• _Written tasks_
- a) From the text on automating software delivery, list every programming language it names.
- b) Please copy the text on automating software delivery starting at "The IT industry" and ending at "applications in blueprints.", swapping "software" for "program".

***** Text to read

May 222016
 

The IT industry is not immune in the efforts of speeding up the production of its goods – applications and services. The best way of reducing cost and time needed to build a software solution is to cut the processes that can be done better and faster automatically without losing the essence of the process. Installing and configuring software is traditionally a manual process, and thus complex, costly and time-consuming. A much better alternative is to describe the whole application in a blueprint, then use a suitable tool to interpret the blueprint to turn it into a live application. OASIS TOSCA provides an emerging standard for describing applications in blueprints.

Virtualization technology and Cloud Computing have been major catalysts in the paradigm shift, which enabled that we are now able to treat infrastructure as if it were code. So on top of code written in Java, Python or C code, we also develop the topologies and configurations of the services required to make the application work, version them with the application’s version and store them in GIT, SVN or any other versioning system of choice. The developers can therefore indirectly take part in operations tasks, which is one of the basis of the DevOps. We should note that, here, we are not limited to virtualized solutions, but can include also the bare metal in the equation.

**********
***** Data extract

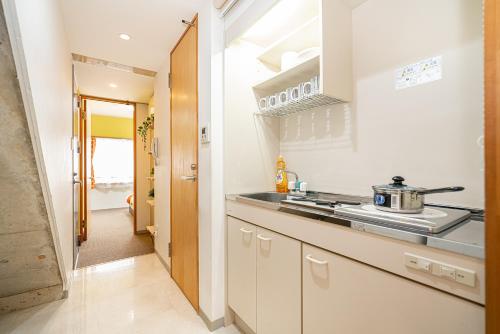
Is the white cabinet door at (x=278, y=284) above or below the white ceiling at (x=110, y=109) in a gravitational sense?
below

**********

• _Final results_
- a) Java, Python, C

- b)
The IT industry is not immune in the efforts of speeding up the production of its goods – applications and services. The best way of reducing cost and time needed to build a program solution is to cut the processes that can be done better and faster automatically without losing the essence of the process. Installing and configuring program is traditionally a manual process, and thus complex, costly and time-consuming. A much better alternative is to describe the whole application in a blueprint, then use a suitable tool to interpret the blueprint to turn it into a live application. OASIS TOSCA provides an emerging standard for describing applications in blueprints.